─── INPUT

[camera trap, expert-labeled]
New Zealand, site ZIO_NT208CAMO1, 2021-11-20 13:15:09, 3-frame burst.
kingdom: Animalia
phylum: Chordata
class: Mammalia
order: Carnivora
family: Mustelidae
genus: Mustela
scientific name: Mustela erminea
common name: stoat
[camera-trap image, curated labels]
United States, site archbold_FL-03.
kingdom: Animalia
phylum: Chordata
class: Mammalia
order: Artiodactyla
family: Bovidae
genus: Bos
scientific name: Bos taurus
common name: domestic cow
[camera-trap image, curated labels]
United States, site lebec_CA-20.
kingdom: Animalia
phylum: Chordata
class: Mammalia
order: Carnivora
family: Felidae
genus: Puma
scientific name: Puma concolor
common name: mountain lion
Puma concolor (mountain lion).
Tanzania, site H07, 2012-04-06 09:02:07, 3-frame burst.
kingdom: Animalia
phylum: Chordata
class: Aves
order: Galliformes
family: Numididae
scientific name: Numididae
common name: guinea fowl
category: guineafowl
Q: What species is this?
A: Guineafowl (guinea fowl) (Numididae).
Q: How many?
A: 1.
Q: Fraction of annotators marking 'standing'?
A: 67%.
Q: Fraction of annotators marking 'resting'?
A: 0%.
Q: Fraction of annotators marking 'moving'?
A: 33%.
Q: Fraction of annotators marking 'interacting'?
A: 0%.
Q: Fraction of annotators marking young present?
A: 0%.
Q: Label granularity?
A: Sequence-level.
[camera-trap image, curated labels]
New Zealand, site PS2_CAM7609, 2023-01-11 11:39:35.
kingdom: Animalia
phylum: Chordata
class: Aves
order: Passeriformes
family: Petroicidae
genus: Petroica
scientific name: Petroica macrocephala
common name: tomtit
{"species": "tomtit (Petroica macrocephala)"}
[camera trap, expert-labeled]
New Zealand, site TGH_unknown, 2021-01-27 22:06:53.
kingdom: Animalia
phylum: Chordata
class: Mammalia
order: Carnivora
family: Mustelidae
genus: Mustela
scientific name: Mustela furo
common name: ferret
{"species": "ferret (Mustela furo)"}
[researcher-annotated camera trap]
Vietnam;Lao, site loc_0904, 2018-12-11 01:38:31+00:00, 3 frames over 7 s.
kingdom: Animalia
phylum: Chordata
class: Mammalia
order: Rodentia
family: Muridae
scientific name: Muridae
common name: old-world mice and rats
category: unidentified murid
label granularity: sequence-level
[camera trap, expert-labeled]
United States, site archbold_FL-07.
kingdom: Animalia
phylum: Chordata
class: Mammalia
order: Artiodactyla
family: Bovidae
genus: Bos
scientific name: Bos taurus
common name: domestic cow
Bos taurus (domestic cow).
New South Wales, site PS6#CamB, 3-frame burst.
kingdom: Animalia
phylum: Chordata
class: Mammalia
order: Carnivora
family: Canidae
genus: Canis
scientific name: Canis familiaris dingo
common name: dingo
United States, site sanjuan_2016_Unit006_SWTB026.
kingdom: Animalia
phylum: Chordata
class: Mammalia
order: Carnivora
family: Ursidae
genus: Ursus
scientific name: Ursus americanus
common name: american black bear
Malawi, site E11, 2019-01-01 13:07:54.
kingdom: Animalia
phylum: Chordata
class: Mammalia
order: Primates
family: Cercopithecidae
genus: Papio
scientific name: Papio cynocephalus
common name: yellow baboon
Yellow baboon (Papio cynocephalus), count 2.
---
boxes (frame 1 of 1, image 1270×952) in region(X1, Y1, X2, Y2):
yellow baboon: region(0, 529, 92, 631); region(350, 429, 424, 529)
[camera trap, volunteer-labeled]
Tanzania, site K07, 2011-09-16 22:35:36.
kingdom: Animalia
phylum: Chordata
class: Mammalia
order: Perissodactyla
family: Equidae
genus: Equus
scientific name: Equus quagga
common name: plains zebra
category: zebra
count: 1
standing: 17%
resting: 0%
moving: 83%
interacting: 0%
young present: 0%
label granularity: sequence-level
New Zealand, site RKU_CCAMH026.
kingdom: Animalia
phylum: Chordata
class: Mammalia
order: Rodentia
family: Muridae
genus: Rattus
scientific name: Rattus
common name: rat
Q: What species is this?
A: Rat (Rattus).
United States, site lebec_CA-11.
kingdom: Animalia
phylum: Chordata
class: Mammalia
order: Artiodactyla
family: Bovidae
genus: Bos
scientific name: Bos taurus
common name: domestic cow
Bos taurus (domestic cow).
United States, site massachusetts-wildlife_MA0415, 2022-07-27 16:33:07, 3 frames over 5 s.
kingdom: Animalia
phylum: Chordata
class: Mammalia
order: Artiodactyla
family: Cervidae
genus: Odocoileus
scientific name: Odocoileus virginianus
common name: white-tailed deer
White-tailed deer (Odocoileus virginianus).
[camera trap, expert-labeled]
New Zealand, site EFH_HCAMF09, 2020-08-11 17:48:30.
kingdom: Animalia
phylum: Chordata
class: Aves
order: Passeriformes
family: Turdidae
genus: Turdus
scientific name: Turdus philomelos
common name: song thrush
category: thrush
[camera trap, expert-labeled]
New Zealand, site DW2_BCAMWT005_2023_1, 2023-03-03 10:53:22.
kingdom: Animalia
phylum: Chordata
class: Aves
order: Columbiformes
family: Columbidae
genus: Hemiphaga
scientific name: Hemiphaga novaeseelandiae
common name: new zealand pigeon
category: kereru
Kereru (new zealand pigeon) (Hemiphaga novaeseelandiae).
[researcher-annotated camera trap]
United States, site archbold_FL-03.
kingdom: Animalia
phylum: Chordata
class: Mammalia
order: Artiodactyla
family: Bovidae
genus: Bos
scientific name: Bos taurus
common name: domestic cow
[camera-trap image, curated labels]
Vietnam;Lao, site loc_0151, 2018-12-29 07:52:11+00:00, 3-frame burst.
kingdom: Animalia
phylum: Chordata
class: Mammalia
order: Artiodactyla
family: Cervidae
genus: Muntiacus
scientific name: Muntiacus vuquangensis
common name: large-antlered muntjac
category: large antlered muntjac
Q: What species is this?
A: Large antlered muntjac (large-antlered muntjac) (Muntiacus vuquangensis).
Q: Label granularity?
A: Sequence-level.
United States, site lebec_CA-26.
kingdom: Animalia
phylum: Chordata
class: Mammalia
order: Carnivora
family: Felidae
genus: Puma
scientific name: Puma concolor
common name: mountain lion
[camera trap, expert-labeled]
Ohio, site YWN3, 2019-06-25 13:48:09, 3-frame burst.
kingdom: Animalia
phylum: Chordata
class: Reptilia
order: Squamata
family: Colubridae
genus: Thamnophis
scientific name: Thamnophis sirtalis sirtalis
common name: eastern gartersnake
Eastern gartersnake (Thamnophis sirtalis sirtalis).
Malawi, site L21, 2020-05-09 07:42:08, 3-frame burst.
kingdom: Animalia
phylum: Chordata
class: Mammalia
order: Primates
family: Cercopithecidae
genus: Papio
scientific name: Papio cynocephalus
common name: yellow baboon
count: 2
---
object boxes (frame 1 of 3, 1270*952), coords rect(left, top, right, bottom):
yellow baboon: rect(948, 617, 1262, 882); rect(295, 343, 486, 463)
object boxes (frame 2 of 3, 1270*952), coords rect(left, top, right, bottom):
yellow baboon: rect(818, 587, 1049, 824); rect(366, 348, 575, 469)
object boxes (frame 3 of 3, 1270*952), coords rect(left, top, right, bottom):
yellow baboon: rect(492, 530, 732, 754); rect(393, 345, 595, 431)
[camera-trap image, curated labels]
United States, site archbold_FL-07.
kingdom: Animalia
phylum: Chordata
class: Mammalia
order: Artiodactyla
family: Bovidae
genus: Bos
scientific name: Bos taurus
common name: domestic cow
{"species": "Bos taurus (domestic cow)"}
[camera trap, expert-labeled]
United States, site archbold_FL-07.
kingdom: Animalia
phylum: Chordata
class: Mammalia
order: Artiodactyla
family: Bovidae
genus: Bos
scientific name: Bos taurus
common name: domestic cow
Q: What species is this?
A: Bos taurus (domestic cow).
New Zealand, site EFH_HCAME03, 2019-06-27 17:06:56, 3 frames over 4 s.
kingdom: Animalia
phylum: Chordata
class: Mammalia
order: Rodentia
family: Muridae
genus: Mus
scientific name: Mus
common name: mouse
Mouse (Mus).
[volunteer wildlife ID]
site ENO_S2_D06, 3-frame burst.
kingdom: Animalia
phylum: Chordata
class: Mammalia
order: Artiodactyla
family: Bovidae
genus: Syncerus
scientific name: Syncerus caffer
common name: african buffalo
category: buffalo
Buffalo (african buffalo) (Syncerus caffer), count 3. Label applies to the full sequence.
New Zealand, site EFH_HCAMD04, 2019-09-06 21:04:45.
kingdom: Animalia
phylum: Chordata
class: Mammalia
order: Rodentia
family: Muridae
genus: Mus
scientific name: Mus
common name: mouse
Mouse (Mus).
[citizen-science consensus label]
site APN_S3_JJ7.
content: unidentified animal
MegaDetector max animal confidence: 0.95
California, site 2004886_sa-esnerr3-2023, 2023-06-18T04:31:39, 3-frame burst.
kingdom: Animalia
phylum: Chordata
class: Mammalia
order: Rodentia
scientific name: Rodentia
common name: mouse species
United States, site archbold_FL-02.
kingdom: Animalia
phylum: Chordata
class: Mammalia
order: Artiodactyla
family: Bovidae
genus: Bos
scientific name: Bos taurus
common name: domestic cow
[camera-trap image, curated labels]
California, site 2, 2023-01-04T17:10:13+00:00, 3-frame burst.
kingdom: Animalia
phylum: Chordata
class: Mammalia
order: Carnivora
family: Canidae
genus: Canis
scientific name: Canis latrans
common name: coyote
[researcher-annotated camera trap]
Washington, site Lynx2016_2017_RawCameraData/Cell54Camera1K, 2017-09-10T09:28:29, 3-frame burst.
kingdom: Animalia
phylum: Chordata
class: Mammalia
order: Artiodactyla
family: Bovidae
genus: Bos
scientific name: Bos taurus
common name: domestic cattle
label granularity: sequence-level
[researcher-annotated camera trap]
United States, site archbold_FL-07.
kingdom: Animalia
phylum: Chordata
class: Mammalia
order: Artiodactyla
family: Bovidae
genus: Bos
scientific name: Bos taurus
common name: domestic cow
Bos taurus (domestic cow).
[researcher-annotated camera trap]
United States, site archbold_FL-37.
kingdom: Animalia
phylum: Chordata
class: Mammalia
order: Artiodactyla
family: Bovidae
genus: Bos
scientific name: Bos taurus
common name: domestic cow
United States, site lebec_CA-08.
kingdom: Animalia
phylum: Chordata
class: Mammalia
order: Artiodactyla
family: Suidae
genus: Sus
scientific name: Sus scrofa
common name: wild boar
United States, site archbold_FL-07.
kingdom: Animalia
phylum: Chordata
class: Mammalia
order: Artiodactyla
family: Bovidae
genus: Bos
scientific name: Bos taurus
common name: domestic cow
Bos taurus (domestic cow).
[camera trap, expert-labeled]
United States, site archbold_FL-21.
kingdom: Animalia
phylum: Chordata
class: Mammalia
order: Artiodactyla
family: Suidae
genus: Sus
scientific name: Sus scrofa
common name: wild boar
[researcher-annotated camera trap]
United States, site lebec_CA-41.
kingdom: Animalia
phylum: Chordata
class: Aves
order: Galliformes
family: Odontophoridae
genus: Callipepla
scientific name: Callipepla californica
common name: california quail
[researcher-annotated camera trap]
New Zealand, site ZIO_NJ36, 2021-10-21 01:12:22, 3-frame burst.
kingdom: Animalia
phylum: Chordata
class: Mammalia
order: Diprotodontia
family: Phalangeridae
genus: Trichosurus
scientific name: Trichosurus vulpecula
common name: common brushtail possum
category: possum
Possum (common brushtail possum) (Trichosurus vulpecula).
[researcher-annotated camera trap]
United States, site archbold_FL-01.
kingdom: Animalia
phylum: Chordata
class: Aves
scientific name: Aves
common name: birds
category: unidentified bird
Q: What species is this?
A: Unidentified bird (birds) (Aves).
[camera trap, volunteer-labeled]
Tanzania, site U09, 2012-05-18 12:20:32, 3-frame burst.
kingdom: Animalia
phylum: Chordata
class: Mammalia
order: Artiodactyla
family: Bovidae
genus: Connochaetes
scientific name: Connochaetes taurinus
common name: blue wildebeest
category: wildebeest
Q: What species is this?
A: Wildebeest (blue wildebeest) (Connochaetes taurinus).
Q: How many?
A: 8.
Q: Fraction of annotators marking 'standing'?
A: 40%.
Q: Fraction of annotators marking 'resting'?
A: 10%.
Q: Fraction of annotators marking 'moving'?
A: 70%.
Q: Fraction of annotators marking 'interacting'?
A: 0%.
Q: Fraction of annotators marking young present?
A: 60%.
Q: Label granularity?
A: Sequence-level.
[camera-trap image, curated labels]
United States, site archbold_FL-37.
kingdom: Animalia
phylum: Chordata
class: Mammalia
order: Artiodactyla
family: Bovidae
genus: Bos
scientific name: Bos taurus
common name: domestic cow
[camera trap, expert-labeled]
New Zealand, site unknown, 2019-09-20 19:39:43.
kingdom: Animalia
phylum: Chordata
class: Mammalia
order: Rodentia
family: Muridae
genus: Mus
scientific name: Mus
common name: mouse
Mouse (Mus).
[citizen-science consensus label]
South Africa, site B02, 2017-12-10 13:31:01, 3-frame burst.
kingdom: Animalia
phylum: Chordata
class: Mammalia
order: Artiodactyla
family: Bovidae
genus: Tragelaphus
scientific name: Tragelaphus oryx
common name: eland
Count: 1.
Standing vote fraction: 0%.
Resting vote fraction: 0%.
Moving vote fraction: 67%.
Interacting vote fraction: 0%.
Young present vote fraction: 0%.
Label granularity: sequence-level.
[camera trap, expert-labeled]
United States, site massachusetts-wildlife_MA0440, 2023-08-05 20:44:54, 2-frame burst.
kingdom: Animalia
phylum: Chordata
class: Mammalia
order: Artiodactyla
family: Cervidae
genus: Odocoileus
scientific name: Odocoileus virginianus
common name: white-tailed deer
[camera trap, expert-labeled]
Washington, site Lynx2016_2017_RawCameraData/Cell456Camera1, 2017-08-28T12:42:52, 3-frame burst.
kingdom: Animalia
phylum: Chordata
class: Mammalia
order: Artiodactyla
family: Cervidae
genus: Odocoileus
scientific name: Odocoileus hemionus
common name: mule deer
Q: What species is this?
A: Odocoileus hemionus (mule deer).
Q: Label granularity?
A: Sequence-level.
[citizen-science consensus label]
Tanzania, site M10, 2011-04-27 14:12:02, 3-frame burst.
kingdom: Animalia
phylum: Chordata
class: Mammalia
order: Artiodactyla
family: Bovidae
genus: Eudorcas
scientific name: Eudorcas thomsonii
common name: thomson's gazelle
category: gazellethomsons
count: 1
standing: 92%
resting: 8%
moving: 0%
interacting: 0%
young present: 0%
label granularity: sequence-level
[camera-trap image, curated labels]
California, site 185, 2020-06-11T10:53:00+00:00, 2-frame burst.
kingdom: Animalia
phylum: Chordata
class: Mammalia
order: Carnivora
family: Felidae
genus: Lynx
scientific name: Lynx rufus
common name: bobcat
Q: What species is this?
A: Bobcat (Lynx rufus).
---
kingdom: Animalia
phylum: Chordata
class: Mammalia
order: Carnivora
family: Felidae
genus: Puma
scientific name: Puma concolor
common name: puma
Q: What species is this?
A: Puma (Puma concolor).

──────

__TASK OBJECTIVE__:
In the listing above, find the line with "common name: california quail" and the line with "United States, site massachusetts-wildlife_MA0440, 2023-08-05"; output exactly those lines and all lines between them.

__ANSWER BOX__:
common name: california quail
[researcher-annotated camera trap]
New Zealand, site ZIO_NJ36, 2021-10-21 01:12:22, 3-frame burst.
kingdom: Animalia
phylum: Chordata
class: Mammalia
order: Diprotodontia
family: Phalangeridae
genus: Trichosurus
scientific name: Trichosurus vulpecula
common name: common brushtail possum
category: possum
Possum (common brushtail possum) (Trichosurus vulpecula).
[researcher-annotated camera trap]
United States, site archbold_FL-01.
kingdom: Animalia
phylum: Chordata
class: Aves
scientific name: Aves
common name: birds
category: unidentified bird
Q: What species is this?
A: Unidentified bird (birds) (Aves).
[camera trap, volunteer-labeled]
Tanzania, site U09, 2012-05-18 12:20:32, 3-frame burst.
kingdom: Animalia
phylum: Chordata
class: Mammalia
order: Artiodactyla
family: Bovidae
genus: Connochaetes
scientific name: Connochaetes taurinus
common name: blue wildebeest
category: wildebeest
Q: What species is this?
A: Wildebeest (blue wildebeest) (Connochaetes taurinus).
Q: How many?
A: 8.
Q: Fraction of annotators marking 'standing'?
A: 40%.
Q: Fraction of annotators marking 'resting'?
A: 10%.
Q: Fraction of annotators marking 'moving'?
A: 70%.
Q: Fraction of annotators marking 'interacting'?
A: 0%.
Q: Fraction of annotators marking young present?
A: 60%.
Q: Label granularity?
A: Sequence-level.
[camera-trap image, curated labels]
United States, site archbold_FL-37.
kingdom: Animalia
phylum: Chordata
class: Mammalia
order: Artiodactyla
family: Bovidae
genus: Bos
scientific name: Bos taurus
common name: domestic cow
[camera trap, expert-labeled]
New Zealand, site unknown, 2019-09-20 19:39:43.
kingdom: Animalia
phylum: Chordata
class: Mammalia
order: Rodentia
family: Muridae
genus: Mus
scientific name: Mus
common name: mouse
Mouse (Mus).
[citizen-science consensus label]
South Africa, site B02, 2017-12-10 13:31:01, 3-frame burst.
kingdom: Animalia
phylum: Chordata
class: Mammalia
order: Artiodactyla
family: Bovidae
genus: Tragelaphus
scientific name: Tragelaphus oryx
common name: eland
Count: 1.
Standing vote fraction: 0%.
Resting vote fraction: 0%.
Moving vote fraction: 67%.
Interacting vote fraction: 0%.
Young present vote fraction: 0%.
Label granularity: sequence-level.
[camera trap, expert-labeled]
United States, site massachusetts-wildlife_MA0440, 2023-08-05 20:44:54, 2-frame burst.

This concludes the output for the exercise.